Asked by a reporter Thursday if there was anything new he would like to highlight in the campaign document, Furey pointed to "talking about opening up opportunities for an exercise tax credit" and a "Newfoundland-first jobs policy" for government infrastructure projects.

Furey's platform does not swing for the fences, with grand-slam big-ticket policy commitments.

Instead, it moves runners slowly around the bases — a bunt single here, a walk there — promising consultation and consideration, with the aim of not striking out.

Iterations of the word "support" are used 73 times, "grow" 66 times, and "work with" 14 more.

Furey leaves Government House on the afternoon of Jan. 15, the day of the provincial election call. (Bruce Tilley/CBC)

As for when there will be action on platform commitments, the ultimate deadline is a ways down the road — 2025, in the event of a full-term majority government.

"All commitments made in this plan will be introduced during the next term in office, with most initiatives being launched in this year's budget process," the red book advises.

Of the 49 Liberal commitments, the party says 34 of them will be entirely funded by an alphabet soup of acronyms — RS, EBE, CN — that basically mean no new money will be required. Instead the cash will come from reinvested savings, existing budget envelopes, or be cost-neutral.

Key inflection point for province

All this, at a key inflection point for the province, with two divergent paths ahead — recovery, or receivership.

Just 10 months ago, Furey's predecessor wrote the prime minister to say Newfoundland and Labrador was "out of time." 
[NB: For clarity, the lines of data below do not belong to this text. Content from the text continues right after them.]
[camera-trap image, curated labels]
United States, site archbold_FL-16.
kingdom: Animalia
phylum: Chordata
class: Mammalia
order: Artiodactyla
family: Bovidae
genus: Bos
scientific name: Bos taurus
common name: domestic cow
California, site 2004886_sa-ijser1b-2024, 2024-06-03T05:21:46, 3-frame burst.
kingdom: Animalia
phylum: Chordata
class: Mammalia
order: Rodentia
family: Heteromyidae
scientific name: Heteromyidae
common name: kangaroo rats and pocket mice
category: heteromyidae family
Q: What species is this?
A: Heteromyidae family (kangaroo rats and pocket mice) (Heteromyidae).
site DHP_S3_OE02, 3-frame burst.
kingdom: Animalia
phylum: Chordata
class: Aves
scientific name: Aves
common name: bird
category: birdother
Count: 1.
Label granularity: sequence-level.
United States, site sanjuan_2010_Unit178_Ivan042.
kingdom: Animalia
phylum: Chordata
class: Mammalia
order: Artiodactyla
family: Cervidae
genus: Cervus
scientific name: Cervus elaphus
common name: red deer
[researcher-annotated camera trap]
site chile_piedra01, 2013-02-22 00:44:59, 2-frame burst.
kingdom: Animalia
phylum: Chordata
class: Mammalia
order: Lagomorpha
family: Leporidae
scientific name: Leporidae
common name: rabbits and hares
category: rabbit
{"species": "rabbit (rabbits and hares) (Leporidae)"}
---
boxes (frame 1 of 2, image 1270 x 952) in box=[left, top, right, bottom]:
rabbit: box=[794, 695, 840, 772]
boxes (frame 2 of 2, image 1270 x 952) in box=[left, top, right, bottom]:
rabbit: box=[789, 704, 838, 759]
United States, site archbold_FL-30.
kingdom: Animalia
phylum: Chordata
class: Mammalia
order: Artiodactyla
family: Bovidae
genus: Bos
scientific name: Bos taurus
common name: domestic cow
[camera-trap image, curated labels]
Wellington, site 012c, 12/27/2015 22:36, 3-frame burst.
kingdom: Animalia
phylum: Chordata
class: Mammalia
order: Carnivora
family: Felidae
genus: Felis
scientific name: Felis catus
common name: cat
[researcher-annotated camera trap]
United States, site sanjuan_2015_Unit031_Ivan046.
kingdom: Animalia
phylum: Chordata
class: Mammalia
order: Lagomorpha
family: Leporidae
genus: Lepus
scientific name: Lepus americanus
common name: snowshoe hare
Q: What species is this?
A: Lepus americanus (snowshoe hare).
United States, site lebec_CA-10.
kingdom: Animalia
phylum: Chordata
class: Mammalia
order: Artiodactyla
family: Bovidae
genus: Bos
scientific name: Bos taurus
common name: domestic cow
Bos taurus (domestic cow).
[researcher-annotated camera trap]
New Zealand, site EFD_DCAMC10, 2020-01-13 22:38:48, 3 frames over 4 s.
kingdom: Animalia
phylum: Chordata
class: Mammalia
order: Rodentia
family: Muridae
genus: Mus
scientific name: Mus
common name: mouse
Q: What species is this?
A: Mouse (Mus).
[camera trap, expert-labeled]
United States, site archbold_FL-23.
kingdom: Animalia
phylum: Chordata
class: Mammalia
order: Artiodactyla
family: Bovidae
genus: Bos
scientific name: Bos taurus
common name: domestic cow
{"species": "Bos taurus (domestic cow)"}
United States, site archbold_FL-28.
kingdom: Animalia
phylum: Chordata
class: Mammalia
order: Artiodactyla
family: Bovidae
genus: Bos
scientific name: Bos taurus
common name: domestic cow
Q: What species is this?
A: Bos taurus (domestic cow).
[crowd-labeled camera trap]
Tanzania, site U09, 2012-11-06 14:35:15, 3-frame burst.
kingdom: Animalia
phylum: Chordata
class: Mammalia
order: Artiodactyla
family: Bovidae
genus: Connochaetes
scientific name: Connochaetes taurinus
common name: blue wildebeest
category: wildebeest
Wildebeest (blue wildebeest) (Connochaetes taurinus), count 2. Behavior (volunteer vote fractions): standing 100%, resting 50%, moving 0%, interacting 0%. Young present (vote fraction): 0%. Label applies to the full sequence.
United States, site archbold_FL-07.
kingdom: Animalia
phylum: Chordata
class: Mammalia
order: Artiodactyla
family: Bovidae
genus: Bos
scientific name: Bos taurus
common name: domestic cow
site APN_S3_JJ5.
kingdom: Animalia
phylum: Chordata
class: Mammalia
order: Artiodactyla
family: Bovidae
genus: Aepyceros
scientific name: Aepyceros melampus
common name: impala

The province couldn't borrow the money it needed in the face of a public-health crisis, and was on track to run out of cash within weeks.

The Bank of Canada stepped in with a program to help, in the tense early days before lending markets normalized.

In the months since then, there has been more assistance from Ottawa — a $320-million provincially administered pot of cash to help the cratering local oil industry bridge its economic challenges, an $844-million deferral on Muskrat Falls-related payments. And there are high-level bilateral talks on finding a longer-term solution to the Lower Churchill conundrum.

But the province still faces a financial Everest to climb. Newfoundland and Labrador will borrow a staggering $3 billion this fiscal year.

Furey has made the pitch that he is the best choice to deal with Prime Minister Justin Trudeau, and criticized PC Leader Ches Crosbie for musing about the merits of leveraging the spectre of bankruptcy in negotiations with Ottawa.

But the overarching existential and structural problems facing the province are not explored in depth in the Liberal platform.

The section on ensuring a sustainable future for Newfoundland and Labrador — referencing the pending Greene Report and the immediate fiscal challenges — is actually shorter than the description of the plan to provide free menstrual products in schools.

It could have been done differently.

Clyde Wells won the 1993 provincial election after years of frank talk about the province's financial woes — tough words accompanied by tough action.

The political merits and success of Furey's approach will be determined by voters a week from today.

If he wins a majority, it will be harder to criticize his administration for breaking commitments that were as amorphous as a creeping North Atlantic fog bank. 

But by avoiding risk at the ballot box, he carries it into the premier's office — potentially making it harder for him to gather support for sweeping changes or hard choices that were not telegraphed to those most affected.